Strange then that the vast majority of LLMs that people use produce non-deterministic output.
Funnily enough I had literally the same argument with someone a few months back in a friends group. I ran the "non-shitty non-corpo completely determenistic model" through ollama... And immediately got two different answers for the same input.
> Now, if you'd like to stop acting like a smug ass and be inquisitive as per the commenting guidelines,
Ah. Commenting guidelines. The ones that tell you not to post vague allusions to something, not to be dismissive of what others are saying, responding to the strongest plausible interpretation of someone says etc.? Those ones?
> Strange then that the vast majority of LLMs that people use produce non-deterministic output.
> I ran the "non-shitty non-corpo completely determenistic model" through ollama... And immediately got two different answers for the same input.
With deterministic hardware in the same configuration, using the same binaries, providing the same seed, the same input sequence to the same model weights will produce bit-identical outputs. Where you can get into trouble is if you aren't actually specifying your seed, or with non-deterministic hardware in varying configurations, or if your OS mixes entropy with the standard pRNG mechanisms.
Inference is otherwise fundamentally deterministic. In implementation, certain things like thread-scheduling and floating-point math can be contingent on the entire machine state as an input itself. Since replicating that input can be very hard on some systems, you can effectively get rid of it like so:
ollama run [whatever] --seed 123 --temperature 0 --num-thread 1
A note that "--temperature 0" may not strictly be necessary. Depending on your system, setting the seed and restricting to a single thread will be sufficient.

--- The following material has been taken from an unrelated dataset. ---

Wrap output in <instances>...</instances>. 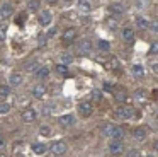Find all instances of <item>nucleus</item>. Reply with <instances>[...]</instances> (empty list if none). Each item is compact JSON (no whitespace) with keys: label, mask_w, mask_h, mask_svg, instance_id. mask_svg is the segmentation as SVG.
I'll return each mask as SVG.
<instances>
[{"label":"nucleus","mask_w":158,"mask_h":157,"mask_svg":"<svg viewBox=\"0 0 158 157\" xmlns=\"http://www.w3.org/2000/svg\"><path fill=\"white\" fill-rule=\"evenodd\" d=\"M116 99L119 102H124L127 99V96H126V92H117V96H116Z\"/></svg>","instance_id":"nucleus-32"},{"label":"nucleus","mask_w":158,"mask_h":157,"mask_svg":"<svg viewBox=\"0 0 158 157\" xmlns=\"http://www.w3.org/2000/svg\"><path fill=\"white\" fill-rule=\"evenodd\" d=\"M21 84H22V75L19 74V72L10 74V77H9V85H10V87H19Z\"/></svg>","instance_id":"nucleus-12"},{"label":"nucleus","mask_w":158,"mask_h":157,"mask_svg":"<svg viewBox=\"0 0 158 157\" xmlns=\"http://www.w3.org/2000/svg\"><path fill=\"white\" fill-rule=\"evenodd\" d=\"M49 150H51V154L55 157H60V155H65V154H66L68 145H66L65 142H55L51 147H49Z\"/></svg>","instance_id":"nucleus-2"},{"label":"nucleus","mask_w":158,"mask_h":157,"mask_svg":"<svg viewBox=\"0 0 158 157\" xmlns=\"http://www.w3.org/2000/svg\"><path fill=\"white\" fill-rule=\"evenodd\" d=\"M4 147H5V138H4L2 135H0V150L4 149Z\"/></svg>","instance_id":"nucleus-37"},{"label":"nucleus","mask_w":158,"mask_h":157,"mask_svg":"<svg viewBox=\"0 0 158 157\" xmlns=\"http://www.w3.org/2000/svg\"><path fill=\"white\" fill-rule=\"evenodd\" d=\"M36 78H39V80H44V78L49 77V68L48 67H39L38 70L34 72Z\"/></svg>","instance_id":"nucleus-17"},{"label":"nucleus","mask_w":158,"mask_h":157,"mask_svg":"<svg viewBox=\"0 0 158 157\" xmlns=\"http://www.w3.org/2000/svg\"><path fill=\"white\" fill-rule=\"evenodd\" d=\"M78 10L83 14H89L90 10H92V3H90V0H78Z\"/></svg>","instance_id":"nucleus-18"},{"label":"nucleus","mask_w":158,"mask_h":157,"mask_svg":"<svg viewBox=\"0 0 158 157\" xmlns=\"http://www.w3.org/2000/svg\"><path fill=\"white\" fill-rule=\"evenodd\" d=\"M61 38H63V41H65V43H72V41L77 39V31L73 29V27H68V29L63 33Z\"/></svg>","instance_id":"nucleus-14"},{"label":"nucleus","mask_w":158,"mask_h":157,"mask_svg":"<svg viewBox=\"0 0 158 157\" xmlns=\"http://www.w3.org/2000/svg\"><path fill=\"white\" fill-rule=\"evenodd\" d=\"M136 99H141V101H144V99H146V92L144 91H136Z\"/></svg>","instance_id":"nucleus-33"},{"label":"nucleus","mask_w":158,"mask_h":157,"mask_svg":"<svg viewBox=\"0 0 158 157\" xmlns=\"http://www.w3.org/2000/svg\"><path fill=\"white\" fill-rule=\"evenodd\" d=\"M39 5H41V0H29V2H27V9L32 10V12H34V10H38Z\"/></svg>","instance_id":"nucleus-26"},{"label":"nucleus","mask_w":158,"mask_h":157,"mask_svg":"<svg viewBox=\"0 0 158 157\" xmlns=\"http://www.w3.org/2000/svg\"><path fill=\"white\" fill-rule=\"evenodd\" d=\"M55 68H56V72H58L60 75H66V74H68V65H65V63H58Z\"/></svg>","instance_id":"nucleus-27"},{"label":"nucleus","mask_w":158,"mask_h":157,"mask_svg":"<svg viewBox=\"0 0 158 157\" xmlns=\"http://www.w3.org/2000/svg\"><path fill=\"white\" fill-rule=\"evenodd\" d=\"M109 12L112 14L114 17H119V16H124V5H121L119 2H114L109 5Z\"/></svg>","instance_id":"nucleus-9"},{"label":"nucleus","mask_w":158,"mask_h":157,"mask_svg":"<svg viewBox=\"0 0 158 157\" xmlns=\"http://www.w3.org/2000/svg\"><path fill=\"white\" fill-rule=\"evenodd\" d=\"M97 48H99L100 51H109L110 50V43L106 41V39H100V41H97Z\"/></svg>","instance_id":"nucleus-22"},{"label":"nucleus","mask_w":158,"mask_h":157,"mask_svg":"<svg viewBox=\"0 0 158 157\" xmlns=\"http://www.w3.org/2000/svg\"><path fill=\"white\" fill-rule=\"evenodd\" d=\"M0 96H2V97L10 96V85H9V84H2V85H0Z\"/></svg>","instance_id":"nucleus-24"},{"label":"nucleus","mask_w":158,"mask_h":157,"mask_svg":"<svg viewBox=\"0 0 158 157\" xmlns=\"http://www.w3.org/2000/svg\"><path fill=\"white\" fill-rule=\"evenodd\" d=\"M109 27H110V31H116L117 29V20L116 19H109Z\"/></svg>","instance_id":"nucleus-35"},{"label":"nucleus","mask_w":158,"mask_h":157,"mask_svg":"<svg viewBox=\"0 0 158 157\" xmlns=\"http://www.w3.org/2000/svg\"><path fill=\"white\" fill-rule=\"evenodd\" d=\"M126 157H141V155H139V150L138 149H131L129 152L126 154Z\"/></svg>","instance_id":"nucleus-31"},{"label":"nucleus","mask_w":158,"mask_h":157,"mask_svg":"<svg viewBox=\"0 0 158 157\" xmlns=\"http://www.w3.org/2000/svg\"><path fill=\"white\" fill-rule=\"evenodd\" d=\"M114 87V84H109V82H106V84H104V89H107V91H109V89H112Z\"/></svg>","instance_id":"nucleus-38"},{"label":"nucleus","mask_w":158,"mask_h":157,"mask_svg":"<svg viewBox=\"0 0 158 157\" xmlns=\"http://www.w3.org/2000/svg\"><path fill=\"white\" fill-rule=\"evenodd\" d=\"M104 133H106V137H109L110 140H123V137H124V130L121 128V126L110 125V123L104 126Z\"/></svg>","instance_id":"nucleus-1"},{"label":"nucleus","mask_w":158,"mask_h":157,"mask_svg":"<svg viewBox=\"0 0 158 157\" xmlns=\"http://www.w3.org/2000/svg\"><path fill=\"white\" fill-rule=\"evenodd\" d=\"M123 152H124L123 140H110V143H109V154L110 155H121Z\"/></svg>","instance_id":"nucleus-3"},{"label":"nucleus","mask_w":158,"mask_h":157,"mask_svg":"<svg viewBox=\"0 0 158 157\" xmlns=\"http://www.w3.org/2000/svg\"><path fill=\"white\" fill-rule=\"evenodd\" d=\"M94 99H97V101H100V92H95V94H94Z\"/></svg>","instance_id":"nucleus-40"},{"label":"nucleus","mask_w":158,"mask_h":157,"mask_svg":"<svg viewBox=\"0 0 158 157\" xmlns=\"http://www.w3.org/2000/svg\"><path fill=\"white\" fill-rule=\"evenodd\" d=\"M0 157H5V155H4V154H0Z\"/></svg>","instance_id":"nucleus-45"},{"label":"nucleus","mask_w":158,"mask_h":157,"mask_svg":"<svg viewBox=\"0 0 158 157\" xmlns=\"http://www.w3.org/2000/svg\"><path fill=\"white\" fill-rule=\"evenodd\" d=\"M39 133H41L43 137H48L49 133H51V128H49V126H41V128H39Z\"/></svg>","instance_id":"nucleus-30"},{"label":"nucleus","mask_w":158,"mask_h":157,"mask_svg":"<svg viewBox=\"0 0 158 157\" xmlns=\"http://www.w3.org/2000/svg\"><path fill=\"white\" fill-rule=\"evenodd\" d=\"M56 34V27H51V29L48 31V34H46V38H53Z\"/></svg>","instance_id":"nucleus-36"},{"label":"nucleus","mask_w":158,"mask_h":157,"mask_svg":"<svg viewBox=\"0 0 158 157\" xmlns=\"http://www.w3.org/2000/svg\"><path fill=\"white\" fill-rule=\"evenodd\" d=\"M78 51H80L82 55L90 53V51H92V43H90V39H83V41H80V44H78Z\"/></svg>","instance_id":"nucleus-16"},{"label":"nucleus","mask_w":158,"mask_h":157,"mask_svg":"<svg viewBox=\"0 0 158 157\" xmlns=\"http://www.w3.org/2000/svg\"><path fill=\"white\" fill-rule=\"evenodd\" d=\"M144 157H153V155H150V154H148V155H144Z\"/></svg>","instance_id":"nucleus-44"},{"label":"nucleus","mask_w":158,"mask_h":157,"mask_svg":"<svg viewBox=\"0 0 158 157\" xmlns=\"http://www.w3.org/2000/svg\"><path fill=\"white\" fill-rule=\"evenodd\" d=\"M150 20L146 19V17H136V26L139 27V29H150Z\"/></svg>","instance_id":"nucleus-19"},{"label":"nucleus","mask_w":158,"mask_h":157,"mask_svg":"<svg viewBox=\"0 0 158 157\" xmlns=\"http://www.w3.org/2000/svg\"><path fill=\"white\" fill-rule=\"evenodd\" d=\"M38 20H39V24H41L43 27H48L49 24L53 22V14L49 12V10H43V12L39 14Z\"/></svg>","instance_id":"nucleus-7"},{"label":"nucleus","mask_w":158,"mask_h":157,"mask_svg":"<svg viewBox=\"0 0 158 157\" xmlns=\"http://www.w3.org/2000/svg\"><path fill=\"white\" fill-rule=\"evenodd\" d=\"M116 114L119 116L121 119H129L134 116V109L131 108V106H121V108H117Z\"/></svg>","instance_id":"nucleus-5"},{"label":"nucleus","mask_w":158,"mask_h":157,"mask_svg":"<svg viewBox=\"0 0 158 157\" xmlns=\"http://www.w3.org/2000/svg\"><path fill=\"white\" fill-rule=\"evenodd\" d=\"M21 118H22V121H24V123H32V121H36V118H38V113H36L34 108L29 106V108H26L24 111H22Z\"/></svg>","instance_id":"nucleus-4"},{"label":"nucleus","mask_w":158,"mask_h":157,"mask_svg":"<svg viewBox=\"0 0 158 157\" xmlns=\"http://www.w3.org/2000/svg\"><path fill=\"white\" fill-rule=\"evenodd\" d=\"M133 137H134V140H138V142H143V140L146 138V133H144L143 128H136V130H133Z\"/></svg>","instance_id":"nucleus-21"},{"label":"nucleus","mask_w":158,"mask_h":157,"mask_svg":"<svg viewBox=\"0 0 158 157\" xmlns=\"http://www.w3.org/2000/svg\"><path fill=\"white\" fill-rule=\"evenodd\" d=\"M155 149H156V150H158V142H156V143H155Z\"/></svg>","instance_id":"nucleus-43"},{"label":"nucleus","mask_w":158,"mask_h":157,"mask_svg":"<svg viewBox=\"0 0 158 157\" xmlns=\"http://www.w3.org/2000/svg\"><path fill=\"white\" fill-rule=\"evenodd\" d=\"M63 2H66V3H72V2H73V0H63Z\"/></svg>","instance_id":"nucleus-42"},{"label":"nucleus","mask_w":158,"mask_h":157,"mask_svg":"<svg viewBox=\"0 0 158 157\" xmlns=\"http://www.w3.org/2000/svg\"><path fill=\"white\" fill-rule=\"evenodd\" d=\"M123 39L126 43H133L134 41V29L133 27H123Z\"/></svg>","instance_id":"nucleus-15"},{"label":"nucleus","mask_w":158,"mask_h":157,"mask_svg":"<svg viewBox=\"0 0 158 157\" xmlns=\"http://www.w3.org/2000/svg\"><path fill=\"white\" fill-rule=\"evenodd\" d=\"M44 2H46V3H49V5H55V3L58 2V0H44Z\"/></svg>","instance_id":"nucleus-39"},{"label":"nucleus","mask_w":158,"mask_h":157,"mask_svg":"<svg viewBox=\"0 0 158 157\" xmlns=\"http://www.w3.org/2000/svg\"><path fill=\"white\" fill-rule=\"evenodd\" d=\"M58 123L66 128V126H72L73 123H75V118H73V114H61L58 118Z\"/></svg>","instance_id":"nucleus-13"},{"label":"nucleus","mask_w":158,"mask_h":157,"mask_svg":"<svg viewBox=\"0 0 158 157\" xmlns=\"http://www.w3.org/2000/svg\"><path fill=\"white\" fill-rule=\"evenodd\" d=\"M150 55H158V41H153L150 46Z\"/></svg>","instance_id":"nucleus-29"},{"label":"nucleus","mask_w":158,"mask_h":157,"mask_svg":"<svg viewBox=\"0 0 158 157\" xmlns=\"http://www.w3.org/2000/svg\"><path fill=\"white\" fill-rule=\"evenodd\" d=\"M24 68H26V72H29V74H34V72L39 68V61L38 60H31L29 63H26Z\"/></svg>","instance_id":"nucleus-20"},{"label":"nucleus","mask_w":158,"mask_h":157,"mask_svg":"<svg viewBox=\"0 0 158 157\" xmlns=\"http://www.w3.org/2000/svg\"><path fill=\"white\" fill-rule=\"evenodd\" d=\"M46 91H48L46 84L44 82H39V84H36L34 87H32V96H34L36 99H43V96L46 94Z\"/></svg>","instance_id":"nucleus-8"},{"label":"nucleus","mask_w":158,"mask_h":157,"mask_svg":"<svg viewBox=\"0 0 158 157\" xmlns=\"http://www.w3.org/2000/svg\"><path fill=\"white\" fill-rule=\"evenodd\" d=\"M48 150H49V147L46 145V143H41V142L32 143V152H34L36 155H44Z\"/></svg>","instance_id":"nucleus-10"},{"label":"nucleus","mask_w":158,"mask_h":157,"mask_svg":"<svg viewBox=\"0 0 158 157\" xmlns=\"http://www.w3.org/2000/svg\"><path fill=\"white\" fill-rule=\"evenodd\" d=\"M151 68H153V72H155V74H158V63H155Z\"/></svg>","instance_id":"nucleus-41"},{"label":"nucleus","mask_w":158,"mask_h":157,"mask_svg":"<svg viewBox=\"0 0 158 157\" xmlns=\"http://www.w3.org/2000/svg\"><path fill=\"white\" fill-rule=\"evenodd\" d=\"M78 113L83 116V118H87V116H90L94 113V106H92V102H89V101H83V102H80L78 104Z\"/></svg>","instance_id":"nucleus-6"},{"label":"nucleus","mask_w":158,"mask_h":157,"mask_svg":"<svg viewBox=\"0 0 158 157\" xmlns=\"http://www.w3.org/2000/svg\"><path fill=\"white\" fill-rule=\"evenodd\" d=\"M12 14H14V7L10 3H2V7H0V17L2 19H9Z\"/></svg>","instance_id":"nucleus-11"},{"label":"nucleus","mask_w":158,"mask_h":157,"mask_svg":"<svg viewBox=\"0 0 158 157\" xmlns=\"http://www.w3.org/2000/svg\"><path fill=\"white\" fill-rule=\"evenodd\" d=\"M150 29H151V33L158 34V20H155V22L150 24Z\"/></svg>","instance_id":"nucleus-34"},{"label":"nucleus","mask_w":158,"mask_h":157,"mask_svg":"<svg viewBox=\"0 0 158 157\" xmlns=\"http://www.w3.org/2000/svg\"><path fill=\"white\" fill-rule=\"evenodd\" d=\"M12 109L10 102H0V114H9Z\"/></svg>","instance_id":"nucleus-23"},{"label":"nucleus","mask_w":158,"mask_h":157,"mask_svg":"<svg viewBox=\"0 0 158 157\" xmlns=\"http://www.w3.org/2000/svg\"><path fill=\"white\" fill-rule=\"evenodd\" d=\"M133 74L134 75H136V77H143V75H144V68L143 67H141V65H133Z\"/></svg>","instance_id":"nucleus-28"},{"label":"nucleus","mask_w":158,"mask_h":157,"mask_svg":"<svg viewBox=\"0 0 158 157\" xmlns=\"http://www.w3.org/2000/svg\"><path fill=\"white\" fill-rule=\"evenodd\" d=\"M60 60H61V63H65V65H70L73 61V56L70 53H61L60 55Z\"/></svg>","instance_id":"nucleus-25"}]
</instances>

These flags don't magically change LLM formalisms. You can read more about how floating point operations produce non-determinism here:
In this context, forcing single-threading bypasses FP-hardware's non-associativity issues that crop up with multi-threaded reduction. If you still don't have bit-replicated outputs for the same input sequence, either something is seriously wrong with your computer or you should get in touch with a reputable metatheoretician because you've just discovered something very significant.
> Those ones?
Yes those ones. Perhaps in the future you can learn from this experience and start with a post like the first part of this, rather than a condescending non-sequitur, and you'll find it's a more constructive way to engage with others. That's why the guidelines exist, after all.
> These flags don't magically change LLM formalisms. You can read more about how floating point operations produce non-determinism here:
Basically what you're saying is "for 99.9% of use cases and how people use them they are non-deterministic, and you have to very carefully work around that non-determinism to the point of having workarounds for your GPU and making them even more unusable"
> In this context, forcing single-threading bypasses FP-hardware's non-associativity issues that crop up with multi-threaded reduction.
Translation: yup, they are non-deterministic under normal conditions. Which the paper explicitly states:
--- start quote ---
existing LLM serving frameworks exhibit non-deterministic behavior: identical inputs can yield different outputs when system configurations (e.g., tensor parallel (TP) size, batch size) vary, even under greedy decoding. This arises from the non-associativity of floating-point arithmetic and inconsistent reduction orders across GPUs.
--- end quote ---
> If you still don't have bit-replicated outputs for the same input sequence, either something is seriously wrong with your computer or you should get in touch with a reputable metatheoretician because you've just discovered something very significant.
Basically what you're saying is: If you do all of the following, then the output will be deterministic:
- workaround for GPUs with num_thread 1
- temperature set to 0
- top_k to 0
- top_p to 0
- context window to 0 (or always do a single run from a new session)
Now, if you'd like to stop acting like a smug ass and be inquisitive as per the commenting guidelines, I'd be happy to tell you more. But really, if you actually comprehended the post you're replying to, there would be no need since it contains the piece of the puzzle you aren't quite grasping.